Sunday, May 21, 2006

College Isn't For Everyone

John Edwards, former presidential and vice presidential candidate, is championing a new program called "College for Everyone." I think the title of the program is a slap in the face to people who don't want or need a college education. If we really needed everyone to go to college, we would just put it in with the K-12 education system and make it free. But we don't do that because the fact is that most people don't really need a college education.

Most people? I think that a college education is beneficial for making you into a well rounded person, but in most cases it is not essential for the work that you will spend the rest of your life doing. Why would we want to make decent people feel like they are failures because they didn't go to college? It is a noble pursuit, but so are a lot of other things that don't require a college education.

Half Sigma has had some thought provoking posts on this subject over the past year that have really persuaded me.


Reach Upward said...

This is a push to give yet more power to our higher education industrial complex.

We can look at statistics and say that in general, college grads earn more than those that didn't get a college degree, and that a higher degree generally means higher income. But have we ever stopped to consider whether our current higher education system is as beneficial to society as what it costs? Do our universities actually provide better members of society on a cost-benefit basis? I'm talking about more than personal income here.

You are right to note that not all jobs or life avocations require college degrees. I have a brother in sales that has no degree, but he's great at what he does. Would a degree make him better at it? I doubt it. Pedagogy is not the only (or even the best) way to learn.

When I went to grad school, a neighbor that I respect told me that he was proud of me. He revealed that the has a Ph.D, but that he didn't like to tell people about it because he wasn't that proud of it. I asked why, and he replied that I would soon discover that higher education, especially post-grad education, is the biggest circus on the face of the earth.

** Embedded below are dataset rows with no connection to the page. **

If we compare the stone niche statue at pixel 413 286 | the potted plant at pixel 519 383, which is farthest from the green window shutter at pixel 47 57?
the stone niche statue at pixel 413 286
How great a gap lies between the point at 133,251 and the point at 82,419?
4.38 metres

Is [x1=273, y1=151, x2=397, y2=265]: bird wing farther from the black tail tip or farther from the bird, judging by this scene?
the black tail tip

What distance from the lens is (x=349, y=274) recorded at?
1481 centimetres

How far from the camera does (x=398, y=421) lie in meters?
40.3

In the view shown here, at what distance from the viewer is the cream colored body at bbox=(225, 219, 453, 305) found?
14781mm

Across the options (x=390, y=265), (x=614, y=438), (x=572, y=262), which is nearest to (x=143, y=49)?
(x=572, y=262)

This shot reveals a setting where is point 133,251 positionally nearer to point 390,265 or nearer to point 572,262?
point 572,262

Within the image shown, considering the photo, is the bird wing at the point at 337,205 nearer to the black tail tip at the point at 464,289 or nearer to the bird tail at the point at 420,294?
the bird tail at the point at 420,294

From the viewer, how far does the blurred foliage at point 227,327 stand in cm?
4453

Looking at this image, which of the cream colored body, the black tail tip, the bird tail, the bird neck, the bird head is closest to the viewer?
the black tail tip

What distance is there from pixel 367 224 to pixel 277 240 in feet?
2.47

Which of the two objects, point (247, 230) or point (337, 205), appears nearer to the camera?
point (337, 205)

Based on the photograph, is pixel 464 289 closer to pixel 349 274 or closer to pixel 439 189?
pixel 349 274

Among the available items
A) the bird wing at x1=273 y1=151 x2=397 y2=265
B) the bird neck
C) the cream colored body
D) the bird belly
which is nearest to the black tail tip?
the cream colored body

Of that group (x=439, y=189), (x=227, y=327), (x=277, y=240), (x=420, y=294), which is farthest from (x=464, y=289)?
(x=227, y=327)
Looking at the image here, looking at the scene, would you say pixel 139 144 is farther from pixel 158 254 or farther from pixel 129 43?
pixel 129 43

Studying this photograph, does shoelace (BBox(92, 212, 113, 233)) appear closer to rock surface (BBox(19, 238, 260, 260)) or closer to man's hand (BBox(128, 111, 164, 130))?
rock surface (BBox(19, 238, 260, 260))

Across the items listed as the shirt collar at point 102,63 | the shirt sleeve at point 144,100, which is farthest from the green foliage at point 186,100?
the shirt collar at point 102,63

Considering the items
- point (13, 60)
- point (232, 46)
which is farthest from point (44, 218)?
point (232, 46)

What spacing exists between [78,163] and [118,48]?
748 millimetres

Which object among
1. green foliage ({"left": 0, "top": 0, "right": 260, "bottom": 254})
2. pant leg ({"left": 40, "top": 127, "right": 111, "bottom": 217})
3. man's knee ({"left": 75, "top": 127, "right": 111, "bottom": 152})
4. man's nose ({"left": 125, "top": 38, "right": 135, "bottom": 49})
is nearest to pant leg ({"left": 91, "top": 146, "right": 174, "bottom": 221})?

Not all valuable education is obtained through colleges and universities. In fact, I think we ought to question the value of the education they provide.

Bradley said...

Interesting anecdote about your neighbor. I wonder if the reason that college educated people tend to earn more is because they tend to be smarter. In other words, the reason they were worth more wasn't because they went to college but because they were simply smarter. College education has just been a proxy for that. It won't be that same sort of proxy if everyone goes to college and we will see those higher wages for college grads start to disappear.

Reach Upward said...

I don't believe that any general statement about intellectual ability can be made on the basis of a college degree. I'm thinking of many non-degreed friends and neighbors that have wonderful intellectual capacities. I'm also thinking about one guy that was in many of my same classes, with whom I studied, and that achieved the same grad degree I achieved. If this guy can get a grad degree, any below average chimpanzee that is sufficiently persistent can get one. A degree does not necessarily indicate superior intellect, nor does lack of a degree necessarily indicate inferior intellect.

Reach Upward said...

Here is a link to an interesting article about how "soulless" higher education has become.

Anonymous said...

"It won't be that same sort of proxy if everyone goes to college and we will see those higher wages for college grads start to disappear."

Well, as the joke goes: How do you get a liberal arts grad off your doorstep? Pay him for the pizza.

The discrepancy is between anything that could be called a profession and everything else. I know of more than a few poli sci or spanish grads who are now working blue collar jobs.

Problem #1 is that we ban employers from using IQ tests on the grounds that it it "discriminatory."

Problem #2 is that our secondary education system has been dumbed down to the extent that a diploma means nothing.

Problem #3 is that colleges have "liberalized" to such a great degree that they've lost focus on teaching students the things they need to learn. These days students basically make their own way.

There's still a place for colleges. If 90% of our workforce had college degrees we would be much better off as a country - but not as colleges are presently configured.